The State of Literature Today [en]
Literature starts with publishing. Something that has been taken for granted in Europe since Gutenberg in the sixteenth century, namely that books will be printed, distributed by publishers and sold in bookshops, was in many countries – especially in Africa – only ever true to a limited extent. Today we too, in the prosperous West, no longer know whether this publishing model will endure. E-books and online bookshops are in the process of destroying the traditional book market. But electronic publication and other alternatives to the classic publishing model, with its publishing houses and bookshops, also offer many new opportunities.
When, at a meeting at the Goethe-Institut last year, we decided to select an aesthetic theme for an edition of Fikrun wa Fann once again (a magazine with the word ‘art’ in its name) and dedicate issue 103 to the subject of literature, it was clear to us that in doing so we couldn’t simply publish literary texts. The selection would have been arbitrary, and with a distribution area from Morocco to Indonesia we could hardly have reflected the full variety of literatures in our target countries. So instead of featuring literature per se we have aimed to produce an edition about literature: about how creators of literature and makers of books are responding to current political, economic, and media circumstances, which are bringing with them such drastic changes that we have reason to ask ourselves whether literature will survive these changes, and if so, in what form.
Literature starts with publishing. Something that has been taken for granted in Europe since Gutenberg in the sixteenth century, namely that books will be printed, distributed by publishers and sold in bookshops, was in many countries – especially in Africa – only ever true to a limited extent. Today we too, in the prosperous West, no longer know whether this publishing model will endure. E-books and online bookshops are in the process of destroying the traditional book market, and we must gradually start to ask ourselves what that means for literature, how it is reacting to it and changing – and what this means for authors and for their economic situation, which is already, and has always been, insecure.
On the other hand, electronic publication and other alternatives to the classic publishing model, with its publishing houses and bookshops, also offer many new opportunities. Today, publishing is cheaper, quicker and less complicated than ever before. Anyone with an Internet connection and a computer, tablet, or perhaps even a good smartphone, has at their disposal – via formats and apps like Epub, txtr or Kindle – a reading device that has many advantages over books and provides direct access to the majority of texts in world literature, most of them for free.
Unfortunately, however, this facilitation and accompanying democratisation through electronic publishing is not universally applicable. You do need that Internet connection and a computer, tablet or smartphone – and while these are now almost taken for granted in the prosperous West, in Africa they are luxuries. And so, as Holger Ehling and Arthur Attwell demonstrate in their articles, it is worth trying to find alternative publishing methods, especially as in this region reading is not simply a leisure activity, or an important element of a good all-round education. It also conveys information that is essential for survival – as, for example, with the distribution of handbooks for midwives in Africa.

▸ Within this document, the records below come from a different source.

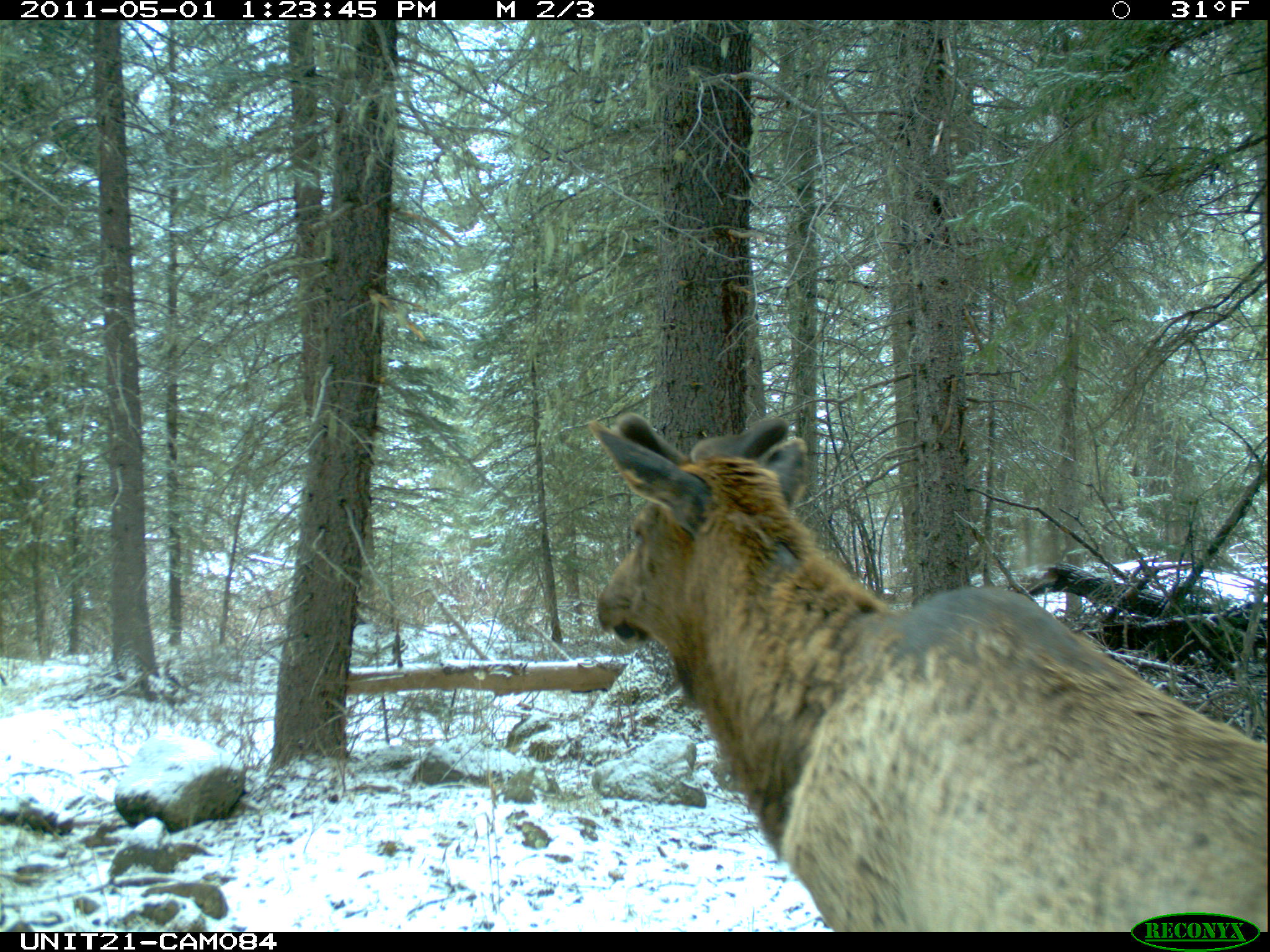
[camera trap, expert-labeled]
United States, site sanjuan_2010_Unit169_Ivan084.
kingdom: Animalia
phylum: Chordata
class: Mammalia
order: Artiodactyla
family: Cervidae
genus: Cervus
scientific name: Cervus elaphus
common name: red deer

Added to this is the problem that apps for e-books in Oriental languages are not yet as well developed as those in languages that work with the Roman alphabet. Another obstacle to the spread of e-books is that buyers need to have a credit card, or to be able to access a similar method of electronic payment. This too is a luxury for many people in countries with a fragile economy – a description that now also applies to many countries of southern Europe.
At present the subject of electronic publication seems, in any case, to be of greater interest in the saturated West than in the Arab or wider Islamic world, where writers are dealing with far more urgent problems – problems so great that authors are asking themselves whether literature can still have any significance at all in the context of such violence and upheaval. The question is not just how to go about writing and publishing, but whether there is any sense at all in literary endeavour. The statements provided for this edition by a number of writers from the Arab-Islamic world, as their states and societies disintegrate in a manner not experienced in the West since World War Two, are forceful testimonials of resistance and of the enduring power of literature.
We can, therefore, take encouragement from these statements, despite the disastrous circumstances from which they have arisen. The same is true of the poetry on the streets of Turkish cities, which blossomed out of the protests against the authoritarian policies of Turkish president, Recep Tayyip Erdogan. Art&Thought brings you images (and explanations) of these poems by the photographer Achim Wagner.
We hope you enjoy this literary edition of Art & Thought / Fikrun wa Fann!